As a long time fan of the novel Perfume by Patrick Suskind, I approached the movie version with a mixture of trepidation and excitement. All too often novels adapted into movies are bastardized, mangled and corrupted by the conglomerates that make big budget feature films – bowing to the demands of investors, financiers and “expert opinion” with regard to what will sell in the market place.
It is little wonder then that Suskind, the author, turned down offer after offer from highly regarded directors such as Stanley Kubrick, Tim Burton and Martin Scorsese, probably out of fear that his own novel would suffer the same fate as so many before it. However, in the famous words of the original pin ball machine, eventually “he chose wisely”. German director Tom Twyker of Run Lola Run fame received the nod after much campaigning by Suskind’s old friend and accomplished screenwriter Bernd Eichinger who longed to bring the novel to life on the big screen.
Twyker manages to tell the tale that many believed to be un-filmable through the use of the humourous voice over by John Hurt and a rollicking and sumptuous visual style that evokes that most under rated sense – smell. More particularly the extraordinary gift of smell that has been bestowed on Jean Baptiste Grenouille (Ben Wishaw). From the initial scenes of the festering and filthy eighteenth century fish markets of Paris where Grenouille is born and abandoned by his mother, through to the tannery where he scrapes the flesh from dead animals and beyond, we are served up offacoltory explorations. Close ups of Grenouilles nostrils and probing camera shots into fish heads, maggot infested carcasses and the seething, grimy streets draw us into the lonely and stench filled world that Grenouille inhabits.
Wishaw, a relative new comer to the screen is an unusual mix of quietly captivating and strangely unnerving. He has a weird sexless, almost inhuman quality about him, and thus when he accidentally causes the death of a ravishing red head peasant in the back streets of that market, his demeanor does not change drastically but rather intensifies somewhat. Once he gets a gets a whiff of for the most perfect smell of all – the scent of a woman - he is compelled into a calculated killing spree in an attempt to capture this most divine of aromas and create the perfect perfume. The character does however lose his way slightly in the last throws of the film as we wait in vain for some further character development to ensue.
So no, the film is not perfect. Grenouille’s inexplicable English accent is initially off putting. Dustin Hoffman as the Italian perfumer, while pivotal to the story and adding a fair smattering of humour, is a slightly peculiar addition to the cast and his accent resonates in that strange way that Americans faking European accents so often do. And yes, the crazy orgiastic revelry of the final scene is briefly amusing but really, actually somewhat grotesque and a little bit trashy.

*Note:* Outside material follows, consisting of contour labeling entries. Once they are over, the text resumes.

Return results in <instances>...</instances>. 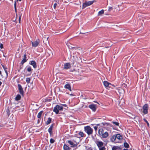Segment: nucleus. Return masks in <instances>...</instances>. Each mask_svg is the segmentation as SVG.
I'll return each mask as SVG.
<instances>
[{
    "instance_id": "3c124183",
    "label": "nucleus",
    "mask_w": 150,
    "mask_h": 150,
    "mask_svg": "<svg viewBox=\"0 0 150 150\" xmlns=\"http://www.w3.org/2000/svg\"><path fill=\"white\" fill-rule=\"evenodd\" d=\"M123 150H128V149H124Z\"/></svg>"
},
{
    "instance_id": "f8f14e48",
    "label": "nucleus",
    "mask_w": 150,
    "mask_h": 150,
    "mask_svg": "<svg viewBox=\"0 0 150 150\" xmlns=\"http://www.w3.org/2000/svg\"><path fill=\"white\" fill-rule=\"evenodd\" d=\"M109 125V123H101L100 124H96V125L97 126H99L100 125L101 126H104V127H105V126H108Z\"/></svg>"
},
{
    "instance_id": "f03ea898",
    "label": "nucleus",
    "mask_w": 150,
    "mask_h": 150,
    "mask_svg": "<svg viewBox=\"0 0 150 150\" xmlns=\"http://www.w3.org/2000/svg\"><path fill=\"white\" fill-rule=\"evenodd\" d=\"M95 143L99 148V150H105L106 149L103 146L104 143L101 141L100 140H96Z\"/></svg>"
},
{
    "instance_id": "9d476101",
    "label": "nucleus",
    "mask_w": 150,
    "mask_h": 150,
    "mask_svg": "<svg viewBox=\"0 0 150 150\" xmlns=\"http://www.w3.org/2000/svg\"><path fill=\"white\" fill-rule=\"evenodd\" d=\"M71 64L69 63H65L64 64V69H68L71 67Z\"/></svg>"
},
{
    "instance_id": "864d4df0",
    "label": "nucleus",
    "mask_w": 150,
    "mask_h": 150,
    "mask_svg": "<svg viewBox=\"0 0 150 150\" xmlns=\"http://www.w3.org/2000/svg\"><path fill=\"white\" fill-rule=\"evenodd\" d=\"M22 0H18V1H21Z\"/></svg>"
},
{
    "instance_id": "58836bf2",
    "label": "nucleus",
    "mask_w": 150,
    "mask_h": 150,
    "mask_svg": "<svg viewBox=\"0 0 150 150\" xmlns=\"http://www.w3.org/2000/svg\"><path fill=\"white\" fill-rule=\"evenodd\" d=\"M94 128L95 129V130L96 131L98 128V126H97L96 125V126H95L94 127Z\"/></svg>"
},
{
    "instance_id": "4c0bfd02",
    "label": "nucleus",
    "mask_w": 150,
    "mask_h": 150,
    "mask_svg": "<svg viewBox=\"0 0 150 150\" xmlns=\"http://www.w3.org/2000/svg\"><path fill=\"white\" fill-rule=\"evenodd\" d=\"M6 112H7L8 115H9L10 114L9 110L8 109H7L6 110Z\"/></svg>"
},
{
    "instance_id": "6ab92c4d",
    "label": "nucleus",
    "mask_w": 150,
    "mask_h": 150,
    "mask_svg": "<svg viewBox=\"0 0 150 150\" xmlns=\"http://www.w3.org/2000/svg\"><path fill=\"white\" fill-rule=\"evenodd\" d=\"M116 138L119 140H121L122 139V136L120 134H117L116 135Z\"/></svg>"
},
{
    "instance_id": "4468645a",
    "label": "nucleus",
    "mask_w": 150,
    "mask_h": 150,
    "mask_svg": "<svg viewBox=\"0 0 150 150\" xmlns=\"http://www.w3.org/2000/svg\"><path fill=\"white\" fill-rule=\"evenodd\" d=\"M64 87L65 88L68 89L70 91H71V86L70 85L69 83L66 84L64 86Z\"/></svg>"
},
{
    "instance_id": "c85d7f7f",
    "label": "nucleus",
    "mask_w": 150,
    "mask_h": 150,
    "mask_svg": "<svg viewBox=\"0 0 150 150\" xmlns=\"http://www.w3.org/2000/svg\"><path fill=\"white\" fill-rule=\"evenodd\" d=\"M79 134L81 137H83L84 136V133L82 132H79Z\"/></svg>"
},
{
    "instance_id": "20e7f679",
    "label": "nucleus",
    "mask_w": 150,
    "mask_h": 150,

But Perfume is undoubtedly a sumptuous cinematic romp, complete with gloriously detailed costumes, swooping cinematography and exquisite settings. From the grimy and stench ridden alley ways of Paris to the picturesque town of Grasse in Provence, where Grenouille, surrounded by fields of fresh flowers, the cobbled streets of an ancient walled city and the heaving cleavages of virginal maidens pursues his deranged perfumier passion.
While no visual rendition could quite capture all the subtleties or nuances of a novel as layered and as beautifully crafted as Suskind’s Perfume or indeed of that most unexplored sense - smell, Twyker has made an exciting, original and visually spectacular film telling a fabulous portion of the tale.